▶ What needs to be done:
Copy out, exactly as given, every line from the line with "Thinking about vertical" to the end of the listing, both of those lines included.

** START OF Supplied records **

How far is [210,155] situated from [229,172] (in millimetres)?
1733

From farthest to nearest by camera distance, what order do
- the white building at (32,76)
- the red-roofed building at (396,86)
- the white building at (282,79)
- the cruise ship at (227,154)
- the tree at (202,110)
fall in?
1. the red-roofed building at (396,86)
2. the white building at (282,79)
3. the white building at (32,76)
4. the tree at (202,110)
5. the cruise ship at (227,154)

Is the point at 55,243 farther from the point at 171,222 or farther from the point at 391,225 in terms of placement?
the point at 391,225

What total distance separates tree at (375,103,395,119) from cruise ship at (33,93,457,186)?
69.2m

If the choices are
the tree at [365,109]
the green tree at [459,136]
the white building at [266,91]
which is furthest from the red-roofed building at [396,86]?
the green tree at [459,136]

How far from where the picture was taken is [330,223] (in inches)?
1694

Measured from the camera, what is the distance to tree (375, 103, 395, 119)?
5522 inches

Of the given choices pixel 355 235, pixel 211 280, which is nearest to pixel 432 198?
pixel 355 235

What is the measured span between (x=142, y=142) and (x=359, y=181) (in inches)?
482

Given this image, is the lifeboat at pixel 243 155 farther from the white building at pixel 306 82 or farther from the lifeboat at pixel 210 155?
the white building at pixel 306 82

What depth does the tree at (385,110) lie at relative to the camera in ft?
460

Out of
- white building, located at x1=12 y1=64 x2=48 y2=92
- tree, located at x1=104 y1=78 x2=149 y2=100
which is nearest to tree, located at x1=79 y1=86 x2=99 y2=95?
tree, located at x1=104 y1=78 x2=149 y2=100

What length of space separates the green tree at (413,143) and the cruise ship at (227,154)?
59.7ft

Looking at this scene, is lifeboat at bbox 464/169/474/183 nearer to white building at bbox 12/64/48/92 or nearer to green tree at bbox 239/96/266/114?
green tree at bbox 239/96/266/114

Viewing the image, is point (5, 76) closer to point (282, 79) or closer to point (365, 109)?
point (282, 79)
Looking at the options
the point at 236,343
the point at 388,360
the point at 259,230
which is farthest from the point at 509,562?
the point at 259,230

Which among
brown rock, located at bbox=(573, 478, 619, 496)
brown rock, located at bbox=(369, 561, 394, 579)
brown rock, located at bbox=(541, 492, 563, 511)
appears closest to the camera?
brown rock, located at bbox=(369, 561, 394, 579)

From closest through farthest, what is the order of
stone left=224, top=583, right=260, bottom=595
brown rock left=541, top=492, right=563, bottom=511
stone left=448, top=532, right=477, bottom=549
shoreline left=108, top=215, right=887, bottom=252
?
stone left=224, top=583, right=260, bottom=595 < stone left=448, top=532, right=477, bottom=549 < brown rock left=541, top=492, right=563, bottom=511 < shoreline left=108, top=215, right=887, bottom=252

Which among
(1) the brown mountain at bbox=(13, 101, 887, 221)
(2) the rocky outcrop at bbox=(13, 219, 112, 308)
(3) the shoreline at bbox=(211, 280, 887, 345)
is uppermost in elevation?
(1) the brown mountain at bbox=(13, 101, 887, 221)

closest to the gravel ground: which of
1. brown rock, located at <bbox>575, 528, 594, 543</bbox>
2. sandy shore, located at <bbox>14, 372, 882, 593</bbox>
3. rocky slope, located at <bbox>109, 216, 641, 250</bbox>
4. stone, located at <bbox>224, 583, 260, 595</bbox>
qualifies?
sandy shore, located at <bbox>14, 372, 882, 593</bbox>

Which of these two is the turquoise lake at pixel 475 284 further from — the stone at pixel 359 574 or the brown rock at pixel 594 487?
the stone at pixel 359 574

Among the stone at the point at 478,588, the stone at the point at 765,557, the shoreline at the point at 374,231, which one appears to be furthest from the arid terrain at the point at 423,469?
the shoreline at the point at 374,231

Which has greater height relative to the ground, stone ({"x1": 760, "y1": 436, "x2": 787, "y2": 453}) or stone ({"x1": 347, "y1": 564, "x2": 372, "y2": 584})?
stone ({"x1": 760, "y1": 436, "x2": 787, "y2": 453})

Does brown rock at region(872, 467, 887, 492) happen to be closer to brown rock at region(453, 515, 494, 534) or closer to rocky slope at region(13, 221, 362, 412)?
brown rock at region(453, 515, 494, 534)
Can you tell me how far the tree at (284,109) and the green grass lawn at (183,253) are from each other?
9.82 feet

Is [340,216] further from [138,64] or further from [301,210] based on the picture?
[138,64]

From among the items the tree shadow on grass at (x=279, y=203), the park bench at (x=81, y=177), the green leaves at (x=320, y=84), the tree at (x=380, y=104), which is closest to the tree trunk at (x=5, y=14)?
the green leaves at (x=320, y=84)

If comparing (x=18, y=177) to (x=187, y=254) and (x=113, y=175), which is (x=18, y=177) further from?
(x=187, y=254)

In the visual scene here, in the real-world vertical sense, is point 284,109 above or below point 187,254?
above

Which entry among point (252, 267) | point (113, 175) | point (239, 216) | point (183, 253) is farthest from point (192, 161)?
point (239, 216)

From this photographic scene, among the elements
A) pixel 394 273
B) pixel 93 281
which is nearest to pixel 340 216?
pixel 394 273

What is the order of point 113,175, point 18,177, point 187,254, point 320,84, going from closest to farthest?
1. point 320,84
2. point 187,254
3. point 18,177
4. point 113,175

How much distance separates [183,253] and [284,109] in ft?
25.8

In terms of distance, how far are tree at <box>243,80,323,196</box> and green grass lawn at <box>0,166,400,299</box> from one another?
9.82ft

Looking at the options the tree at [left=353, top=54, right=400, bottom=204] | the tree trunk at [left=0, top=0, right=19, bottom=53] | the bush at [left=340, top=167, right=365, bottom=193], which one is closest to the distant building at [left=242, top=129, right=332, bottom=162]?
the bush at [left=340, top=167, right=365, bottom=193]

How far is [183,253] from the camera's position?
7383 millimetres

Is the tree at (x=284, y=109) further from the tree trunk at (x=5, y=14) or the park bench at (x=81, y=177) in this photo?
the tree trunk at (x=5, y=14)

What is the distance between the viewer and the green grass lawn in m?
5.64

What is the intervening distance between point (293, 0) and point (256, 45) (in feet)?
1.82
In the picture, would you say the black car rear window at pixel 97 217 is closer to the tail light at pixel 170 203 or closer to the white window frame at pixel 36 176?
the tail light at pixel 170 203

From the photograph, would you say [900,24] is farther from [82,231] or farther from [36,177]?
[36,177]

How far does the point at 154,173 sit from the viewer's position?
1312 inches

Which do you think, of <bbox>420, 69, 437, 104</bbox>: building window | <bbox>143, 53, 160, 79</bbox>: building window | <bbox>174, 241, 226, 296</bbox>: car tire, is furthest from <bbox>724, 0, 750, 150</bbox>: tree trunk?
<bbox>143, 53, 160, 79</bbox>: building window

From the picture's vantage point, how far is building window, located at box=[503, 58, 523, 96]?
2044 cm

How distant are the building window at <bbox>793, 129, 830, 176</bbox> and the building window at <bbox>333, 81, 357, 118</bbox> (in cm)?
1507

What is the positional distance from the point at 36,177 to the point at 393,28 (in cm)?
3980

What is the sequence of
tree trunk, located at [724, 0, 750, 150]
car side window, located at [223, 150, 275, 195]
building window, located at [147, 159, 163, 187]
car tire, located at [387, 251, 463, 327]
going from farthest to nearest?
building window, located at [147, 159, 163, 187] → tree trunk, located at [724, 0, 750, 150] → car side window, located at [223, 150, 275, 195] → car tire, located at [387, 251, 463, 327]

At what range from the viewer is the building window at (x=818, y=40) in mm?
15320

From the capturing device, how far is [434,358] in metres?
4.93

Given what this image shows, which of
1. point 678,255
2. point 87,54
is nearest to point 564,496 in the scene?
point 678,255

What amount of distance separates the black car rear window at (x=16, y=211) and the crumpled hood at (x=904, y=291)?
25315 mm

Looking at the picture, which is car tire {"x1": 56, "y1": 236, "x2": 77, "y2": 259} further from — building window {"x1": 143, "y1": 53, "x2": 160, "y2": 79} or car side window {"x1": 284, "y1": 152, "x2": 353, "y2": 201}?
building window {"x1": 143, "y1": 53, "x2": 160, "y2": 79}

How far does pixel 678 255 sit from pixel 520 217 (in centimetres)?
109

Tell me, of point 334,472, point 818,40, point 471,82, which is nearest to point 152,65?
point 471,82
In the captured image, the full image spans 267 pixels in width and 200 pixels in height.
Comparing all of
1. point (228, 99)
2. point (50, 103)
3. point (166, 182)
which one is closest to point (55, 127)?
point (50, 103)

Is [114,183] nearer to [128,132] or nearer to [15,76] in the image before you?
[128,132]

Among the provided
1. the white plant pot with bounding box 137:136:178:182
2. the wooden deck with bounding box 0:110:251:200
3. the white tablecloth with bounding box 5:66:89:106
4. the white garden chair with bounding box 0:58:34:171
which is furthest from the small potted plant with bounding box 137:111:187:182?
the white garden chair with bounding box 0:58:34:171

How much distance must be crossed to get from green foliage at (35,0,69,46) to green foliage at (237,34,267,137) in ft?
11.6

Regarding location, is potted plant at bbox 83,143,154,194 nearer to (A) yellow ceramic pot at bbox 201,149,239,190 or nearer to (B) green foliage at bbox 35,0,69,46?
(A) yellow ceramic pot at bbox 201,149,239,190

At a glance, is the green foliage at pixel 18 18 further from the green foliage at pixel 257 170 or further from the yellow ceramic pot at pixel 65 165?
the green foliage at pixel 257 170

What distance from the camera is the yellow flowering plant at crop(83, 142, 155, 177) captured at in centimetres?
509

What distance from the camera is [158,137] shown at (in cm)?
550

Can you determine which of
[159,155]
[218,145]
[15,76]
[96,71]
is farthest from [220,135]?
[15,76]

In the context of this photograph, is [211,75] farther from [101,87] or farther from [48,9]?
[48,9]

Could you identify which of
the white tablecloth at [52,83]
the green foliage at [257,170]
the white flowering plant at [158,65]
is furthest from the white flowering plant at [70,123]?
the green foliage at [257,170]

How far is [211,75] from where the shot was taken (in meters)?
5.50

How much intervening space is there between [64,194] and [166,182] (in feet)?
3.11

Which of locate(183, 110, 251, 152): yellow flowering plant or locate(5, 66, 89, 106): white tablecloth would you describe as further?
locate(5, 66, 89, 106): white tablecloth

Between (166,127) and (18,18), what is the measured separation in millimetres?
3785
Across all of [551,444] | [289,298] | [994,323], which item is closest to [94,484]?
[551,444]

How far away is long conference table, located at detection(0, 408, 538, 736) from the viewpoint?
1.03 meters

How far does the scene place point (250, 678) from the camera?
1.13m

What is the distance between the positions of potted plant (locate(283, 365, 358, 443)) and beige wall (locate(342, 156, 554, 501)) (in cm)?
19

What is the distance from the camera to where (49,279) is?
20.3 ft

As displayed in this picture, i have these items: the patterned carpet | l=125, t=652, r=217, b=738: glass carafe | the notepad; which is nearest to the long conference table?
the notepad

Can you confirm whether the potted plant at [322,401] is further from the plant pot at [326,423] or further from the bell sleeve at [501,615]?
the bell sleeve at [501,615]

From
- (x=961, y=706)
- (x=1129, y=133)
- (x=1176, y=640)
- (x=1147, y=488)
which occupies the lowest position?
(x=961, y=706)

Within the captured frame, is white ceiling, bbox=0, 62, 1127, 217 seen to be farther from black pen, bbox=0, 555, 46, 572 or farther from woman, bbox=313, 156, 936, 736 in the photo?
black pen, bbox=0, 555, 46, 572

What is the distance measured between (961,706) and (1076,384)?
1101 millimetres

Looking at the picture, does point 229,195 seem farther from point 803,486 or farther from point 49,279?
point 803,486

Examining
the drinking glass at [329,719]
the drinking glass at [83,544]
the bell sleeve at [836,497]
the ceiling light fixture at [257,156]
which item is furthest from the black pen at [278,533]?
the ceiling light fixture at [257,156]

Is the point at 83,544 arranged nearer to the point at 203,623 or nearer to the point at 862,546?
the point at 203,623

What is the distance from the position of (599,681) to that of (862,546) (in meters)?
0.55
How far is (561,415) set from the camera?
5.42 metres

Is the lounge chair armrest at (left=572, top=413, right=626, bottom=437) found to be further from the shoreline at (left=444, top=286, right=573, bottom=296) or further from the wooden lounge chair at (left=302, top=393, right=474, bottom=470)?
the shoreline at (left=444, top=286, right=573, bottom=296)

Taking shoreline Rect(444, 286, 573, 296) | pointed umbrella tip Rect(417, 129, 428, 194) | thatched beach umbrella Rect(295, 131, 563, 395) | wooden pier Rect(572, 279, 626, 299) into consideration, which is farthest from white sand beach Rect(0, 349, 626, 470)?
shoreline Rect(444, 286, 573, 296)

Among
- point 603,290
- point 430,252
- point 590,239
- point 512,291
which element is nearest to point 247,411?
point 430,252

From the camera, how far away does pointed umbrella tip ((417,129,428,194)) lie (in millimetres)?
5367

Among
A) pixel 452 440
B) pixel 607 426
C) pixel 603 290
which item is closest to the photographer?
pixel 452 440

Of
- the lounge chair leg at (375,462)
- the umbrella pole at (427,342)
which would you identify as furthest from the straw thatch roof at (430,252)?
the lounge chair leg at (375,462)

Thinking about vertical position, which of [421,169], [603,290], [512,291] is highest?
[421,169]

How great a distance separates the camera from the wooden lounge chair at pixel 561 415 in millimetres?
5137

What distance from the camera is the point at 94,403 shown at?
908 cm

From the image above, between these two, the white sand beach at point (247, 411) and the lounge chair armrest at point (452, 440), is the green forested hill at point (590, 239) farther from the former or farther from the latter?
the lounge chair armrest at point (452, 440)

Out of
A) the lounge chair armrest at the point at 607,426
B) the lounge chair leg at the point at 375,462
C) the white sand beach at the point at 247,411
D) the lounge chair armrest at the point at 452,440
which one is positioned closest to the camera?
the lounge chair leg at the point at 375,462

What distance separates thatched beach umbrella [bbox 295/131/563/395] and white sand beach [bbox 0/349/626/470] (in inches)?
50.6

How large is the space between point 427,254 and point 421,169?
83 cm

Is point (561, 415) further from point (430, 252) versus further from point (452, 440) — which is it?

** END OF Supplied records **

▶ Answer to this task:
Thinking about vertical position, which of [421,169], [603,290], [512,291] is highest?
[421,169]

How great a distance separates the camera from the wooden lounge chair at pixel 561 415 in millimetres?
5137

What distance from the camera is the point at 94,403 shown at?
908 cm

From the image above, between these two, the white sand beach at point (247, 411) and the lounge chair armrest at point (452, 440), is the green forested hill at point (590, 239) farther from the former or farther from the latter?
the lounge chair armrest at point (452, 440)

Out of
A) the lounge chair armrest at the point at 607,426
B) the lounge chair leg at the point at 375,462
C) the white sand beach at the point at 247,411
D) the lounge chair armrest at the point at 452,440
which one is positioned closest to the camera?
the lounge chair leg at the point at 375,462

What distance separates thatched beach umbrella [bbox 295/131/563/395] and white sand beach [bbox 0/349/626/470] (in inches)?
50.6

How large is the space between point 427,254 and point 421,169?
83 cm

Is point (561, 415) further from point (430, 252) versus further from point (452, 440) — which is it?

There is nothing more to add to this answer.